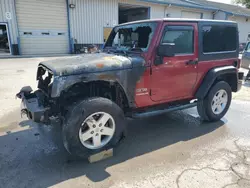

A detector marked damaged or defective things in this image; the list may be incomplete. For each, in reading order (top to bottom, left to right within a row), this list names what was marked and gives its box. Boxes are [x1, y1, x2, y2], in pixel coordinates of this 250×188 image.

damaged front end [16, 65, 57, 124]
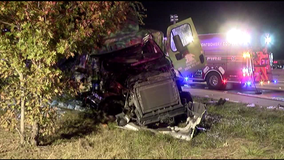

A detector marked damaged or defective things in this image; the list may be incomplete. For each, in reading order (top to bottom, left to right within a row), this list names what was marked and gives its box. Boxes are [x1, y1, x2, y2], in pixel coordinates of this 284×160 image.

mangled vehicle frame [72, 16, 207, 139]
wrecked semi truck [72, 17, 207, 139]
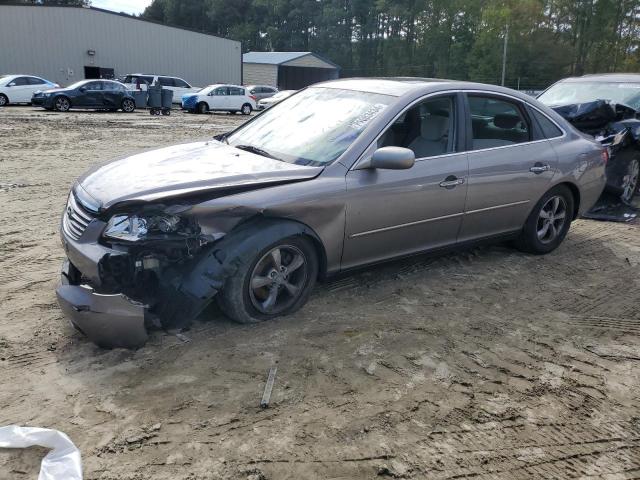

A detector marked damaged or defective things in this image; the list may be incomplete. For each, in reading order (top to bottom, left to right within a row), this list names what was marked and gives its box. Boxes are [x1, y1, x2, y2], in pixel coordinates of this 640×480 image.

wrecked vehicle [540, 74, 640, 203]
broken headlight [102, 214, 182, 242]
damaged hyundai azera [58, 79, 604, 348]
wrecked vehicle [57, 79, 608, 348]
crushed bumper [56, 264, 148, 350]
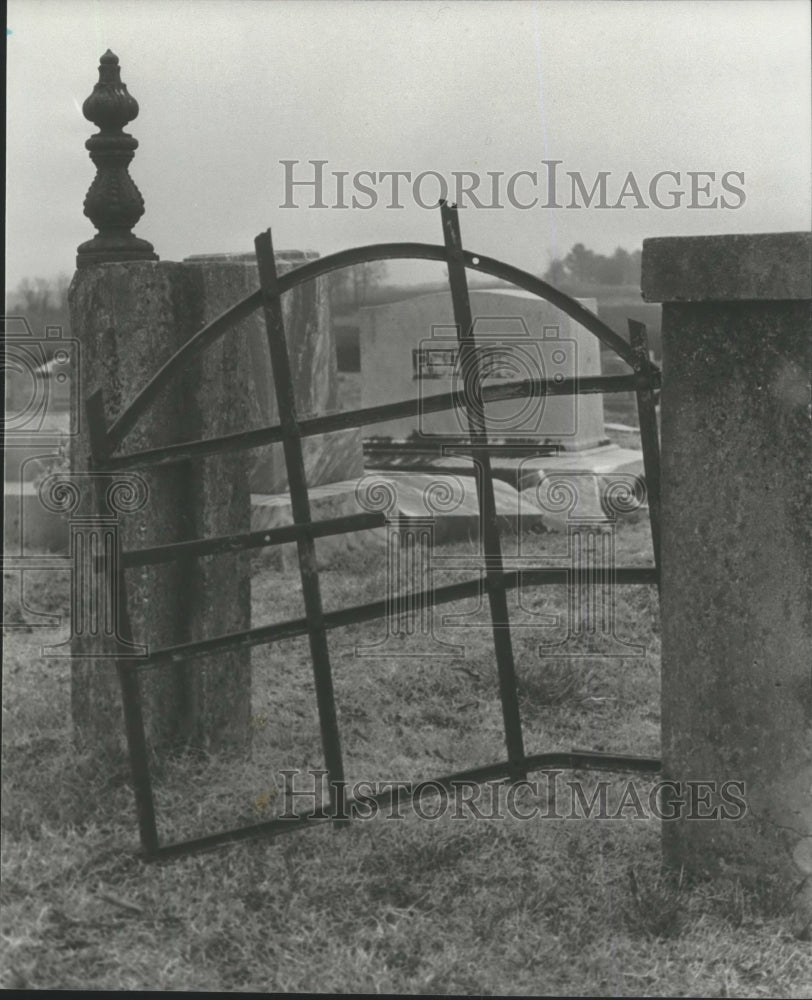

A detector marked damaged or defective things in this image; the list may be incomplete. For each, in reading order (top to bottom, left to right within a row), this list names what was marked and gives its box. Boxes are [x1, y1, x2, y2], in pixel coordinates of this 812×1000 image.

broken metal gate [85, 203, 664, 860]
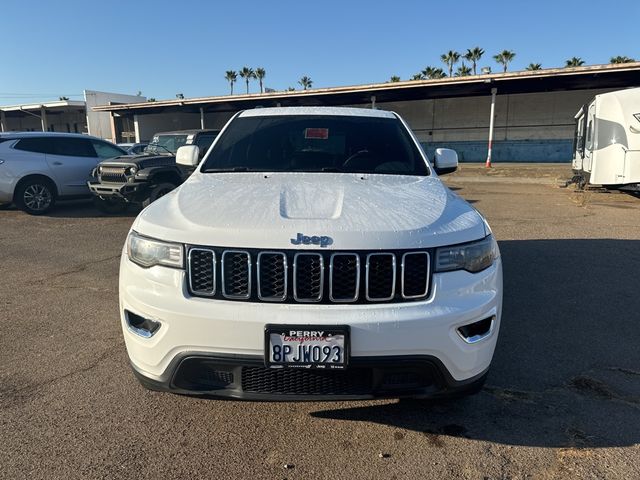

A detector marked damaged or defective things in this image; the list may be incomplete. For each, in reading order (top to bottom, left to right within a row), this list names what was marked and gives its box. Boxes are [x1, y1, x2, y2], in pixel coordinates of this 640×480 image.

cracked pavement [0, 163, 636, 478]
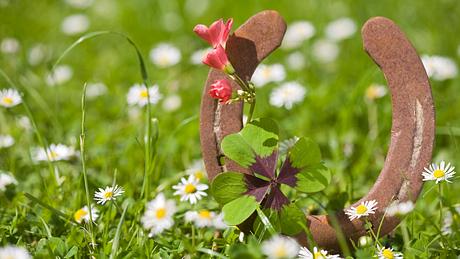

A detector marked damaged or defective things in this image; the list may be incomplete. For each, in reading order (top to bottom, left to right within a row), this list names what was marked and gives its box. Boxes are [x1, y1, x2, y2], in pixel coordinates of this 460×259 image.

rusty horseshoe [199, 11, 434, 252]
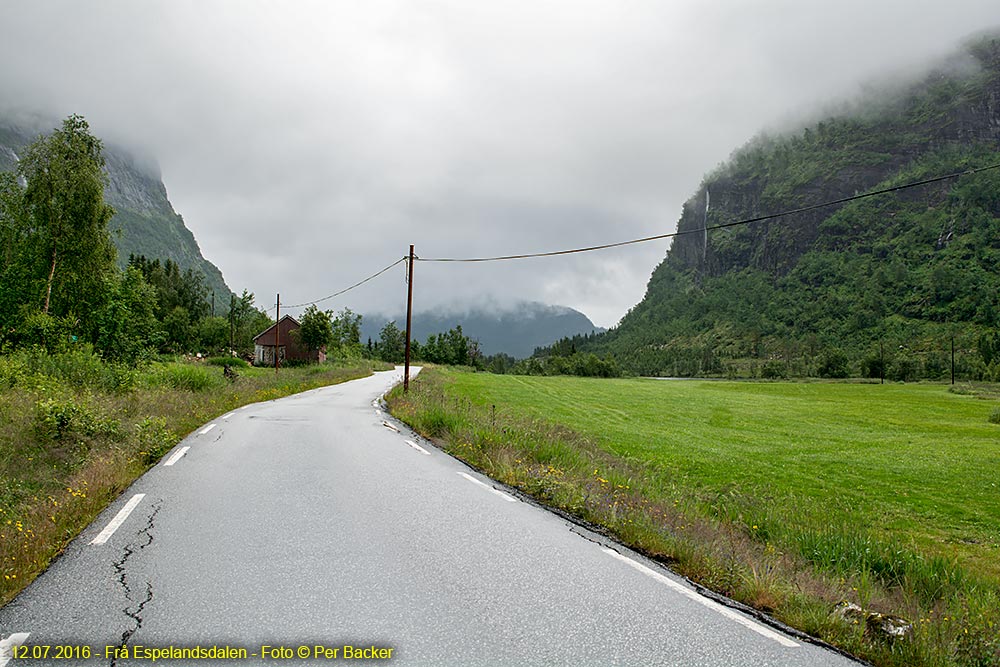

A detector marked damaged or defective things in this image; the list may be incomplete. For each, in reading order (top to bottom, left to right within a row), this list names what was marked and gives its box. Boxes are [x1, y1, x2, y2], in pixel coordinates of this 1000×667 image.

crack in asphalt [110, 500, 162, 667]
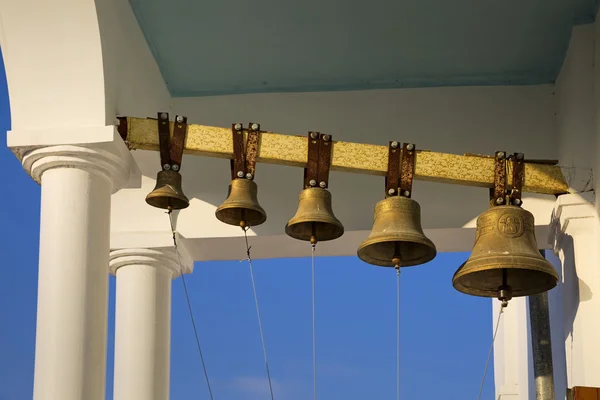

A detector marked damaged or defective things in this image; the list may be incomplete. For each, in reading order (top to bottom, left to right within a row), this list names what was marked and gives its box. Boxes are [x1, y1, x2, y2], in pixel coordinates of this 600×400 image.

rusty metal bracket [231, 122, 247, 178]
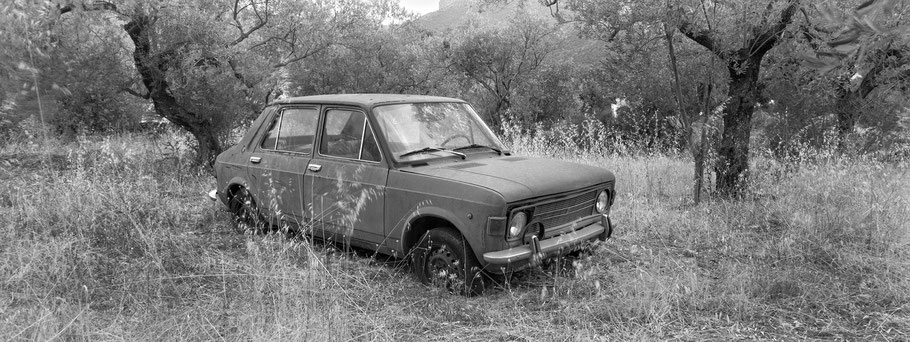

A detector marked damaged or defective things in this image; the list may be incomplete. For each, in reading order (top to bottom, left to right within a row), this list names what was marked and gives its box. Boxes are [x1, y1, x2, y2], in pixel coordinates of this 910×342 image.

abandoned fiat sedan [210, 93, 616, 294]
cracked windshield [376, 102, 506, 162]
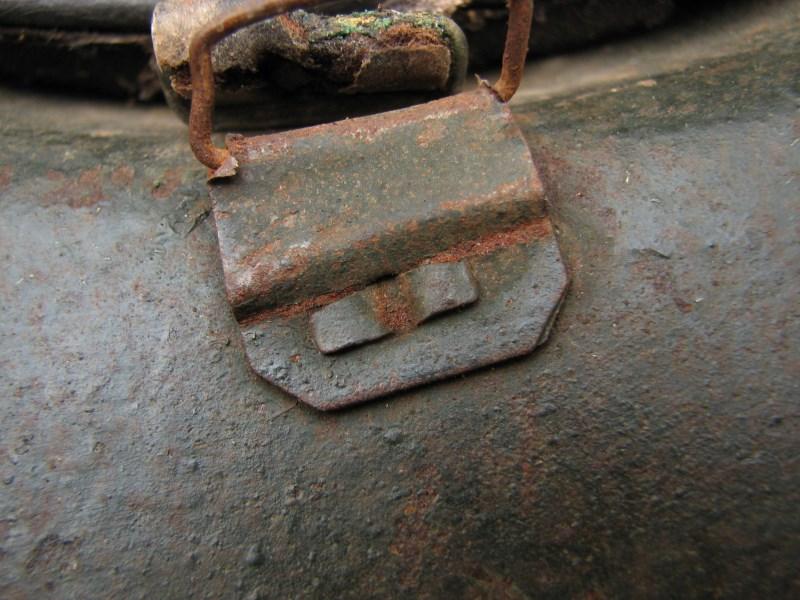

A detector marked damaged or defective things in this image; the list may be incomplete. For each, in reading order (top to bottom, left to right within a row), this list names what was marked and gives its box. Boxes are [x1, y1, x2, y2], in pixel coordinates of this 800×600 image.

orange rust stain [110, 163, 135, 186]
orange rust stain [152, 168, 183, 200]
rusted clasp [188, 0, 536, 177]
rusty metal latch [187, 0, 564, 410]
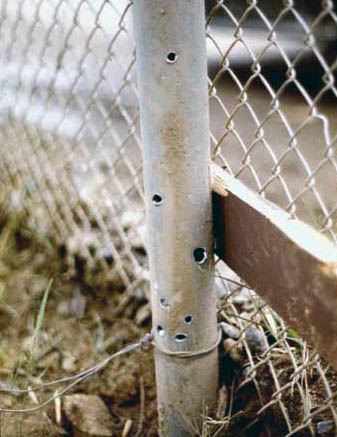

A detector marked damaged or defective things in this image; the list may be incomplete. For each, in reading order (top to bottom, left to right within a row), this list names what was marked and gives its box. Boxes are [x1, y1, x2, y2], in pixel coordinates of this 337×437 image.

rusted metal surface [133, 1, 217, 434]
rusty metal bracket [210, 162, 336, 366]
rusted metal surface [211, 164, 336, 368]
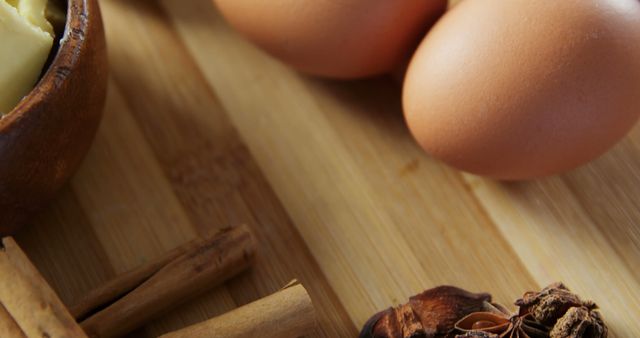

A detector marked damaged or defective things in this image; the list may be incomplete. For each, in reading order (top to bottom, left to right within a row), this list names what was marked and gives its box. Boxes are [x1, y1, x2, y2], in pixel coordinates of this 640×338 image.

broken cinnamon stick piece [0, 302, 25, 336]
broken cinnamon stick piece [0, 238, 87, 338]
broken cinnamon stick piece [81, 224, 256, 338]
broken cinnamon stick piece [159, 282, 316, 338]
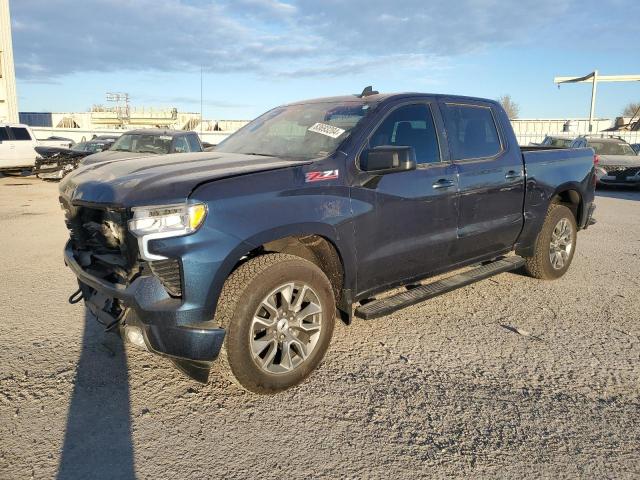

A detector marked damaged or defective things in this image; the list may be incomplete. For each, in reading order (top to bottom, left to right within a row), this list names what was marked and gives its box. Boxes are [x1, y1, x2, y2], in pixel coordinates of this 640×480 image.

damaged front bumper [64, 242, 225, 384]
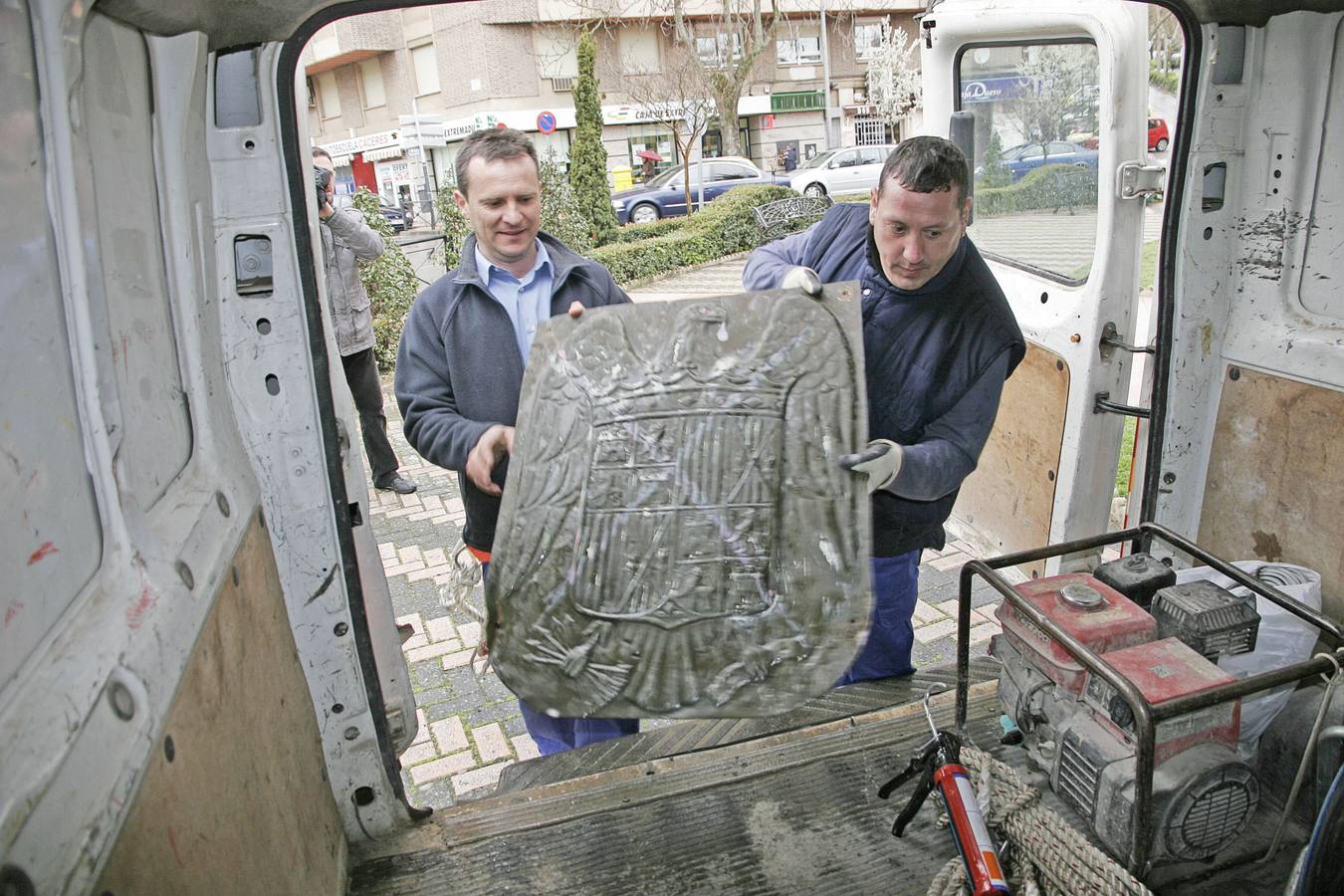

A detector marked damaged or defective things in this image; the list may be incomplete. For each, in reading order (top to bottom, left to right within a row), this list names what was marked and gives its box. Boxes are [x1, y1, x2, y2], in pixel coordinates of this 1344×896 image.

rusty metal panel [492, 287, 870, 720]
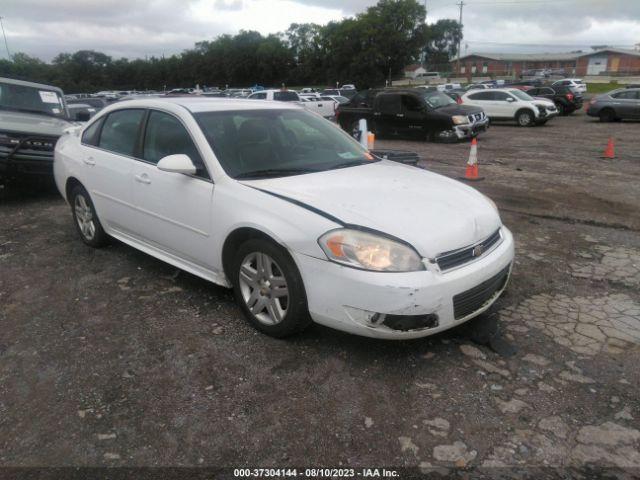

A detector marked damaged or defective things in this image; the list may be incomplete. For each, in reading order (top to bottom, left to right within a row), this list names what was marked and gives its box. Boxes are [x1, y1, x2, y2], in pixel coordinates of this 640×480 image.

cracked bumper [294, 227, 516, 340]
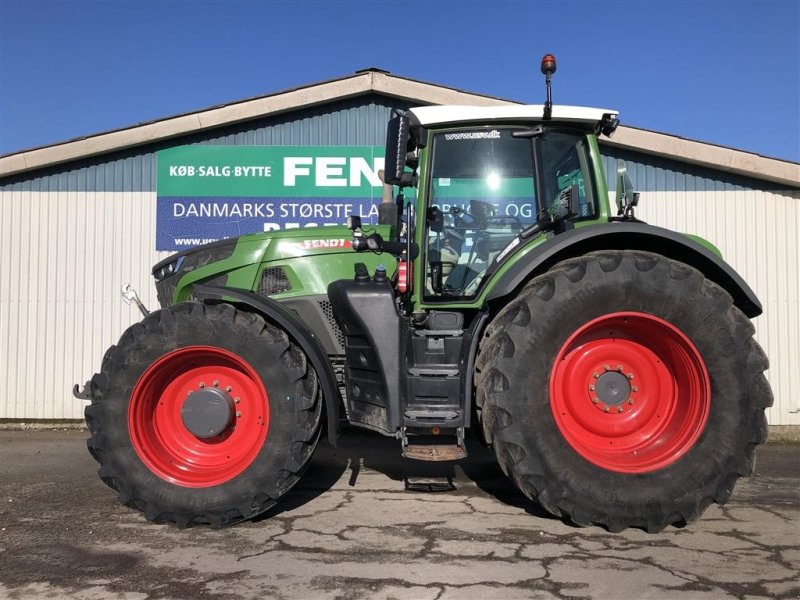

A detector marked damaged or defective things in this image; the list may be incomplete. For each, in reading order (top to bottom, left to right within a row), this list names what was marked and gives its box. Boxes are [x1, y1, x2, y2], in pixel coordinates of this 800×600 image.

cracked concrete ground [0, 428, 796, 596]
....................
* _Work instructions_
Copy out word for word the stretch of the data above, from its start through the line containing "broken metal gate [85, 203, 664, 860]", and leave the pictures out of your answer.

* _Completed exercise_
A detector marked damaged or defective things in this image; the list may be incomplete. For each, in reading order (top to bottom, left to right within a row), this list names what was marked and gives its box. Boxes are [x1, y1, x2, y2], in pixel coordinates of this 250×188 image.

damaged front end [16, 65, 57, 124]

A detector marked damaged or defective things in this image; the list may be incomplete. For each, in reading order (top to bottom, left to right within a row), this list names what was marked and gives its box. Boxes are [x1, y1, x2, y2], in pixel coordinates of this 284×160 image.

mangled vehicle frame [72, 16, 207, 139]
wrecked semi truck [72, 17, 207, 139]

A detector marked damaged or defective things in this image; the list may be incomplete. For each, in reading order (top to bottom, left to right within a row), this list names what was marked and gives its box. Boxes are [x1, y1, x2, y2], in pixel coordinates of this 640×480 image.

wrecked vehicle [540, 74, 640, 203]
broken headlight [102, 214, 182, 242]
damaged hyundai azera [58, 79, 604, 348]
wrecked vehicle [57, 79, 608, 348]
crushed bumper [56, 264, 148, 350]

A detector marked damaged or defective things in this image; the list may be incomplete. For each, in reading order (top to bottom, left to right within a row), this list names what was marked and gives its box. Boxes are [x1, y1, x2, y2], in pixel coordinates of this 812×1000 image.

broken metal gate [85, 203, 664, 860]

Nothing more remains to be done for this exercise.